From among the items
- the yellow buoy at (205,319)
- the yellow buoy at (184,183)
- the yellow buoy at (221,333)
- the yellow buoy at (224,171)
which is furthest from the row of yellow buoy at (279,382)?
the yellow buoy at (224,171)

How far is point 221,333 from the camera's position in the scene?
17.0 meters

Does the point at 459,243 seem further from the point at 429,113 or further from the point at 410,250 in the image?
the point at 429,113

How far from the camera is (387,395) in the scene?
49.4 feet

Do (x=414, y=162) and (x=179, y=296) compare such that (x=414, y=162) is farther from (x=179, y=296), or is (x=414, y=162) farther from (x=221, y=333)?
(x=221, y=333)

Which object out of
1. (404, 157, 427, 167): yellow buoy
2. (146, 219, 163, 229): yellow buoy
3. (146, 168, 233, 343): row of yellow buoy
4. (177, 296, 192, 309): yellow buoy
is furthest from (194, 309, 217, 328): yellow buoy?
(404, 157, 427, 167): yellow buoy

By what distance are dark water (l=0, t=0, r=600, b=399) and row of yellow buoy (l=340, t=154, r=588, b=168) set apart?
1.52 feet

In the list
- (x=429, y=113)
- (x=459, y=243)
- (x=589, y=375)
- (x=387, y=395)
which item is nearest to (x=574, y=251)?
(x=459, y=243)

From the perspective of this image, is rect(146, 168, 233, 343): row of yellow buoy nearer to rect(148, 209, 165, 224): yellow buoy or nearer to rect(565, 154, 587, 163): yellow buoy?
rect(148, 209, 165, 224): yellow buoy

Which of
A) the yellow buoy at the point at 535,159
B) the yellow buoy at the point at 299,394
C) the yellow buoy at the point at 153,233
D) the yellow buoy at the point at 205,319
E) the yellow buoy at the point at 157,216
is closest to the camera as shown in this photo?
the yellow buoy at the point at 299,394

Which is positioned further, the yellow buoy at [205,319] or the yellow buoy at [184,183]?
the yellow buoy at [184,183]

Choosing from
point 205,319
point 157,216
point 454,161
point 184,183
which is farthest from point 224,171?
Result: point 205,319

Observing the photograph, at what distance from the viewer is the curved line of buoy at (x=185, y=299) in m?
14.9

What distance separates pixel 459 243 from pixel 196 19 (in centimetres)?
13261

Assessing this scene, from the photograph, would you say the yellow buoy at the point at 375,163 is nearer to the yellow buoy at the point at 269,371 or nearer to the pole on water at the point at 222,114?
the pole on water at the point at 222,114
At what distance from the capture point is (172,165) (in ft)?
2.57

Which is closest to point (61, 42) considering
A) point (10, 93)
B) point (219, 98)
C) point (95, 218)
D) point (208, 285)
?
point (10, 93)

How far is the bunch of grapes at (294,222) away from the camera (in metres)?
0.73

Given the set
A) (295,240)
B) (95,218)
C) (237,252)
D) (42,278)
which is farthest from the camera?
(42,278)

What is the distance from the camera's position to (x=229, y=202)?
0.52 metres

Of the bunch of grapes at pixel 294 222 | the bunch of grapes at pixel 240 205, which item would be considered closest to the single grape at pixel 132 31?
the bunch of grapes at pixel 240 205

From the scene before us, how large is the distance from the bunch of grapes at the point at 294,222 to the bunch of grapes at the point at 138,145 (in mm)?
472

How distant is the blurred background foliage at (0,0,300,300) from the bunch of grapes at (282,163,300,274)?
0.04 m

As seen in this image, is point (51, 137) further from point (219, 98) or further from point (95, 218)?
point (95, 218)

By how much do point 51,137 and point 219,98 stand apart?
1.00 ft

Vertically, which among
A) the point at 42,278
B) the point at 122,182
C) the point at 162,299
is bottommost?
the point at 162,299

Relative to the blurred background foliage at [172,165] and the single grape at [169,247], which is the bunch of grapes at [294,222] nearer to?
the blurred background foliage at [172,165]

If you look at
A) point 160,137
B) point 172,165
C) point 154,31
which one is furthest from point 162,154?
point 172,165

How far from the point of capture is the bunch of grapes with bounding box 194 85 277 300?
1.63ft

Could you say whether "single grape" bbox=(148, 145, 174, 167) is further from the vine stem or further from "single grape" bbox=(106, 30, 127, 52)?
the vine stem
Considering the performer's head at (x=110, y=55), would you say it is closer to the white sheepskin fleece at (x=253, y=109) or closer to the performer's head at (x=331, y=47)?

• _WRITTEN EXERCISE_
All lines from the one containing "How far is the" through the end of the records, both ends included, are to be quoted exactly; please add nothing else.

• _TASK SOLUTION_
How far is the bunch of grapes at (294,222) away from the camera (in metres)?
0.73

Given the set
A) (295,240)
B) (95,218)
C) (237,252)
D) (42,278)
which is farthest from the camera?
(42,278)

What is the distance from the camera's position to (x=229, y=202)?
0.52 metres

Of the bunch of grapes at pixel 294 222 | the bunch of grapes at pixel 240 205, which item would be considered closest to the single grape at pixel 132 31?
the bunch of grapes at pixel 240 205

From the scene before us, how large is the distance from the bunch of grapes at the point at 294,222 to the bunch of grapes at the point at 138,145 (in mm)?
472

How distant is the blurred background foliage at (0,0,300,300) from the bunch of grapes at (282,163,300,274)?
0.04 m

As seen in this image, is point (51, 137) further from point (219, 98) or further from point (95, 218)?
point (95, 218)

By how much do point 51,137 and point 219,98 stand apart?
1.00 ft

Vertically, which among
A) the point at 42,278
B) the point at 122,182
C) the point at 162,299
is bottommost?
the point at 162,299

Relative to the blurred background foliage at [172,165] and the single grape at [169,247], which is the bunch of grapes at [294,222] nearer to?
the blurred background foliage at [172,165]

If you look at
A) point 160,137
B) point 172,165
C) point 154,31
which one is furthest from point 162,154?
point 172,165

How far from the point of capture is the bunch of grapes with bounding box 194 85 277 300?
1.63ft

Could you say whether "single grape" bbox=(148, 145, 174, 167) is further from the vine stem or further from "single grape" bbox=(106, 30, 127, 52)?
the vine stem
Considering the performer's head at (x=110, y=55), would you say it is closer to the white sheepskin fleece at (x=253, y=109) or closer to the performer's head at (x=331, y=47)?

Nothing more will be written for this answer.